Les chefs traditionnels de la région septentrional du Bénin se sont engagés à oeuvrer à l’éradication de l’infanticide rituel, indique un document du bureau de l’UNICEF à Cotonou, dont l’Agence Xinhua a obtenu copie samedi.
"Pour la première fois au Bénin, les chefs traditionnels s’engagent pour arrêter une pratique millénaire, l’infanticide rituel", indique le document.
Selon ce document, le Médiateur de la République et les pères franciscains, appuyés par l’UNICEF, ont organisé récemment à Nikki (environ 500 km au Nord de Cotonou), un forum sur l’infanticide rituel. Ce forum, précise la même source, a enregistré le témoignage de M. Farouk Kissira, "enfant dit sorcier"."J’ai échappé aux gardiens de la tradition et réussi dans la vie, sans causer de malheur à ma famille", a-t-il déclaré.

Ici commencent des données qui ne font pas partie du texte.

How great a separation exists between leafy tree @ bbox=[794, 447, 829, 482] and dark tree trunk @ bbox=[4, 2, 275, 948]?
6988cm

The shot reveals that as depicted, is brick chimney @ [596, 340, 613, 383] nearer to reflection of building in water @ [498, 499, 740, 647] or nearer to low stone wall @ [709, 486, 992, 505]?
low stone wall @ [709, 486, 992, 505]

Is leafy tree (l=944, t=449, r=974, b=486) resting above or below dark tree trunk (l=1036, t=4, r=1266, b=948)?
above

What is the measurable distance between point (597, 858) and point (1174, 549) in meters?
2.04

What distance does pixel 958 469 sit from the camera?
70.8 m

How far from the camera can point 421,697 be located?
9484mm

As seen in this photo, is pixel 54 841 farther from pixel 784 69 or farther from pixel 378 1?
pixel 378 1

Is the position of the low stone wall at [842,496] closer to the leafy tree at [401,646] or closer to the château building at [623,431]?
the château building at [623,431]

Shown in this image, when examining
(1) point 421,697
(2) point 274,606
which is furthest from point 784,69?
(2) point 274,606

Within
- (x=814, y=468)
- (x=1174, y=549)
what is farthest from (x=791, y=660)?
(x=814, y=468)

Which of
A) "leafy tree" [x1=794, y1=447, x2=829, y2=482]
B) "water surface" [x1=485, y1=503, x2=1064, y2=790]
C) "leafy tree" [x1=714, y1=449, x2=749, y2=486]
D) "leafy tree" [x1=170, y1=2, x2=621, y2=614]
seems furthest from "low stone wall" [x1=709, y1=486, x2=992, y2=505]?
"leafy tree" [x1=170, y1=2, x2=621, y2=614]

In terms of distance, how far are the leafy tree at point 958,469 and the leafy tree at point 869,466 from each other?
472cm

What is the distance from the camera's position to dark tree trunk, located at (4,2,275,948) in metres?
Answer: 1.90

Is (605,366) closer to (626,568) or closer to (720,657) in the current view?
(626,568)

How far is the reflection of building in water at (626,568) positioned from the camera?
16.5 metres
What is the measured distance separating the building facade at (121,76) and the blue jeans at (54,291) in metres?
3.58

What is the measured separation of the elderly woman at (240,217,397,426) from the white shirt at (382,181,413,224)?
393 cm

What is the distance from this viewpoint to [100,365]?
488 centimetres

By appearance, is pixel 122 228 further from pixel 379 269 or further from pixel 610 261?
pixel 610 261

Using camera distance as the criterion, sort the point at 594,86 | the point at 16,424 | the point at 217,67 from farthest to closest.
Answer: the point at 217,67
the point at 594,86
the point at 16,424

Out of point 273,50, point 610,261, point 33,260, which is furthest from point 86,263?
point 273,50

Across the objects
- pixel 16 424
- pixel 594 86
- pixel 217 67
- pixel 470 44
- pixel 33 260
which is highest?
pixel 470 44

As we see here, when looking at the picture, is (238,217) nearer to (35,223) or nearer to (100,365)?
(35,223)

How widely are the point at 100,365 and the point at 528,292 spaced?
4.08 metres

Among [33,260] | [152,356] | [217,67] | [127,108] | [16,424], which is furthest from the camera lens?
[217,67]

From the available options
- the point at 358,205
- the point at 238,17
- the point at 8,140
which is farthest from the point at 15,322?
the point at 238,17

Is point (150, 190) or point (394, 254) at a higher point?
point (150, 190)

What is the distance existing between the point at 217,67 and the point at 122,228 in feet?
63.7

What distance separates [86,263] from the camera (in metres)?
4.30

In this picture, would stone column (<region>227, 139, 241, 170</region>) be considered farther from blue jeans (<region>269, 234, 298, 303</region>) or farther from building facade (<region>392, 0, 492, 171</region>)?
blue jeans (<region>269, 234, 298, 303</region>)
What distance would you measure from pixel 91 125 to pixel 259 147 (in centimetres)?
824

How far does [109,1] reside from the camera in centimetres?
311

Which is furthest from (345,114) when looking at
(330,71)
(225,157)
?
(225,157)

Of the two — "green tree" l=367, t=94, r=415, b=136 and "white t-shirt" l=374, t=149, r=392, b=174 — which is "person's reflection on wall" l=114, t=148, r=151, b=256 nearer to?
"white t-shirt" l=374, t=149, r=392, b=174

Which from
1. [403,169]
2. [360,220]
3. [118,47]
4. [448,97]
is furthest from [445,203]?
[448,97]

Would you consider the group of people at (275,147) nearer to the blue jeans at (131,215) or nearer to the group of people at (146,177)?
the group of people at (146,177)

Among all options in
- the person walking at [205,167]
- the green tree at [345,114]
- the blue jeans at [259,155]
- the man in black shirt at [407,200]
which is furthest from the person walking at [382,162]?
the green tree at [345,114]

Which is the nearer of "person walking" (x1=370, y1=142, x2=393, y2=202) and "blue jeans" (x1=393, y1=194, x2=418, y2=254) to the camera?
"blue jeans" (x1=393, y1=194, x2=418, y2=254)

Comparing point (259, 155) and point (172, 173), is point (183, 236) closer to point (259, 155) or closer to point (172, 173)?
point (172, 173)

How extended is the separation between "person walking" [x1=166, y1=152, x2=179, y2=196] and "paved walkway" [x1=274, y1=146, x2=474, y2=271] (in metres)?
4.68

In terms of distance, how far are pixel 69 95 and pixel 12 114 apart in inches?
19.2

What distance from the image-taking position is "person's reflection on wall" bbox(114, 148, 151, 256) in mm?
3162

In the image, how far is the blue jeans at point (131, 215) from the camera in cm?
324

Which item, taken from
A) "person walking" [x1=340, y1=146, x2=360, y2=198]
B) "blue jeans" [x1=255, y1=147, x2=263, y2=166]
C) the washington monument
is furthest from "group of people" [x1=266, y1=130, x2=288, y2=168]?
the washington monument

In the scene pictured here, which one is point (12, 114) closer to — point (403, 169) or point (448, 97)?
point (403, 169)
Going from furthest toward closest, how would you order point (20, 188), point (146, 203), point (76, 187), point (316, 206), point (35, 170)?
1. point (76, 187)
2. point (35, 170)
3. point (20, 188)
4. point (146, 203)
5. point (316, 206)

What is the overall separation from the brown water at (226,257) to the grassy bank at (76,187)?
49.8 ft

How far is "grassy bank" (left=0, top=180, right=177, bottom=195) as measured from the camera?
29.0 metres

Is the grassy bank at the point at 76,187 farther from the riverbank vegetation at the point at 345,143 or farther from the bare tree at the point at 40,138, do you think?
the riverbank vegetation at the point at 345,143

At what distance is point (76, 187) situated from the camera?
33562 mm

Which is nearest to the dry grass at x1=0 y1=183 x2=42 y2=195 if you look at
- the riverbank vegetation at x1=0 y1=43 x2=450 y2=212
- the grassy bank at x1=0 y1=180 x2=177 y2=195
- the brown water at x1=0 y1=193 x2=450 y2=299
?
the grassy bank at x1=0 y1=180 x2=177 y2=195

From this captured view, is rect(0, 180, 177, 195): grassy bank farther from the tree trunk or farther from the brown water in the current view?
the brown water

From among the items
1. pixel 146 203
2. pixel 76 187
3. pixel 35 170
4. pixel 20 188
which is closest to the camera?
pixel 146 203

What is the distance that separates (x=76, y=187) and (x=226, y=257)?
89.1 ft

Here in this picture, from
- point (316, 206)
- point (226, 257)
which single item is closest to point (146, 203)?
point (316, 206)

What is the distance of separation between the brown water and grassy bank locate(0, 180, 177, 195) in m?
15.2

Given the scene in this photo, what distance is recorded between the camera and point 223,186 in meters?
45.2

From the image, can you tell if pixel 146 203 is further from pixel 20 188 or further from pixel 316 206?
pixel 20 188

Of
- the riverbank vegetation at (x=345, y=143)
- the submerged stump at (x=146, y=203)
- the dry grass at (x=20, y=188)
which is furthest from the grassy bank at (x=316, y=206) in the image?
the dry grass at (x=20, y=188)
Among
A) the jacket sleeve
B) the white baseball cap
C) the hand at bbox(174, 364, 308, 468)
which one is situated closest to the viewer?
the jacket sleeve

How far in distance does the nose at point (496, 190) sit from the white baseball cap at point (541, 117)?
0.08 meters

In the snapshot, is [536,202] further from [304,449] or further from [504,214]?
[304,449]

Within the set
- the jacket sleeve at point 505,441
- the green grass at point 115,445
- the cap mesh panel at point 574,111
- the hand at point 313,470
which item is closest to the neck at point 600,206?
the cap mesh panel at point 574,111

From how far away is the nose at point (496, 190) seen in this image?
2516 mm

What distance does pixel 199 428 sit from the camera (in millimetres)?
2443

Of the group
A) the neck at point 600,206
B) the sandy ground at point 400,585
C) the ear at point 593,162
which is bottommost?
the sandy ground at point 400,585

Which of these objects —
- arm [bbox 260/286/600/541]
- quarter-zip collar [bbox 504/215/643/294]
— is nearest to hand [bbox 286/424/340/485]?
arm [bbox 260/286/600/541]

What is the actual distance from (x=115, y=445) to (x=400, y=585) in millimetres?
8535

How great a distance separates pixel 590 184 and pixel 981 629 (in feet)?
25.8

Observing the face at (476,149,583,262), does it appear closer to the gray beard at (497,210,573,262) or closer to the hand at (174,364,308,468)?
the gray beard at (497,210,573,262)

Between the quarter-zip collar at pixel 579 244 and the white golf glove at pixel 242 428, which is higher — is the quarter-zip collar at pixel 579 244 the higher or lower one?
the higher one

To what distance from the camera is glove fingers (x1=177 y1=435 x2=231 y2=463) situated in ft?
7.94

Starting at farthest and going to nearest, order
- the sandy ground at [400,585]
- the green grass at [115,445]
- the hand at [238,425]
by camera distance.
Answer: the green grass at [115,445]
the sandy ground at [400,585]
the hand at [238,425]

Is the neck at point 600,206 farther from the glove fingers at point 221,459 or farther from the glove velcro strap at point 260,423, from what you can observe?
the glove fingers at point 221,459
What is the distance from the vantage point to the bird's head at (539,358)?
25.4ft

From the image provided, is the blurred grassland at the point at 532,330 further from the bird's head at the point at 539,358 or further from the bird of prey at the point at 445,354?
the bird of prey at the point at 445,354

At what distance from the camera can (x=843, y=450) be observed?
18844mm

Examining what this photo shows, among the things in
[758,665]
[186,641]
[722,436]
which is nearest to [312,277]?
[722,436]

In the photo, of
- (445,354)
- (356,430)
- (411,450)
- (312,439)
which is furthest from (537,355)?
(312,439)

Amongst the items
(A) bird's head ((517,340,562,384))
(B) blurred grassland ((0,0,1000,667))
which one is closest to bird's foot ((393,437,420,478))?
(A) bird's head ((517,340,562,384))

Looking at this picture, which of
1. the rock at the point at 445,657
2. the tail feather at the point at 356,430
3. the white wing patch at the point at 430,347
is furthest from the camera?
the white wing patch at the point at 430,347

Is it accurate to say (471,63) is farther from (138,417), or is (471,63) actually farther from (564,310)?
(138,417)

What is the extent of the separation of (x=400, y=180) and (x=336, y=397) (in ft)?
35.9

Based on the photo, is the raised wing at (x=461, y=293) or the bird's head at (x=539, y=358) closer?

Ainsi, souligne la même source, dans le message du grand roi des Baatonou, délivré en présence du maire de Nikki et des rois venus de 16 communes où sévit la pratique de l’infanticide rituel dans le nord-Bénin, le représentant du roi de Nikki, a mis "un accent particulier sur l’importance de la protection de tous les enfants et la promotion de leurs droits".
Par ailleurs, "le représentant du roi de Nikki, les chefs traditionnels, les autorités à divers niveaux et les organisations non gouvernementales, se sont engagés à oeuvrer à l’éradication de l’infanticide rituel", indique le même document.
Plusieurs sources concordantes, orales comme écrites, tentent d’expliquer les causes de l’infanticide rituel au Bénin. Mais la cause principale prédominante qu’on retrouve dans toutes les coutumes béninoises, du nord au sud, est incontestablement celle des malformations congénitales, notamment les cas d’imperforation anale, de fistule ano-vaginale, d’hydrocéphalie, de spina bifida, de bec de lièvre avec ou sans palatine, de cécité congénitale, d’absence totale ou partielle d’un membre de l’enfant à la naissance.
Selon le professeur Léon Bio Bigou, enseignant chercheur à l’Université d’Abomey Calavi du Bénin, au-delà de ces causes générales, il existe d’autres causes particulières propres à certains groupes socioculturels.
"En milieu Baatonou et chez d’autres peuples de la région septentrionale du Bénin partageant certains traits culturels communs avec les Baatombu, il existe d’autres critères d’élimination physique des enfants", a-t-il expliqué.
A cet effet, les enfants nés prématurément, surtout autour du huitième mois, tout nouveau-né qui présente à sa naissance la face contre la terre, ceux qui ne crient pas à la naissance, tout enfant qui naît avec une queue et ceux qui sortent du sein maternel par les pieds sont considérés comme enfants anormaux, a-t-il poursuivi.
"Même si l’enfant passe normalement ces étapes, il connaîtra le même sort qu’un enfant anormal s’il commence la première dentition par la mâchoire supérieure", a-t-il ajouté.
"Tout enfant présentant l’un de ces signes était d’office qualifié d’enfant sorcier. C’est un signe de mauvais augure. Et pour l’un ou l’autre de ces critères, il était liquiddé", a-t-il déploré.
Pour le sociologue-anthropologue de l’Université d’Abomey-Calavi du Bénin, le professeur Albert Tingbé Azalou, l’infanticide rituel est pratiquée dans un souci de préservation de la paix, de la quiétude fondée sur la superstition.
"Des informations recueillies après des années de recherches auprès d’une centaine de personnes censées reconnues pour cette pratique me répondent que le bébé-sorcier apporte toujours le malheur avec lui. Dès sa naissance, voici que la grand-maman meurt. Ensuite, c’est un oncle qui tombe d’un arbre et se fracture la jambe. Presque le même jour, c’est le père de l’enfant qui se fait piquer par un serpent en revenant du champ. Tous ces accidents sont attribués à celui qui vient de faire son entrée dans la famille. La cause de tant de malheurs ne peut être que le nouveau-né, le bébé sorcier. Ce n’est pas un être normal", a-t-il révélé.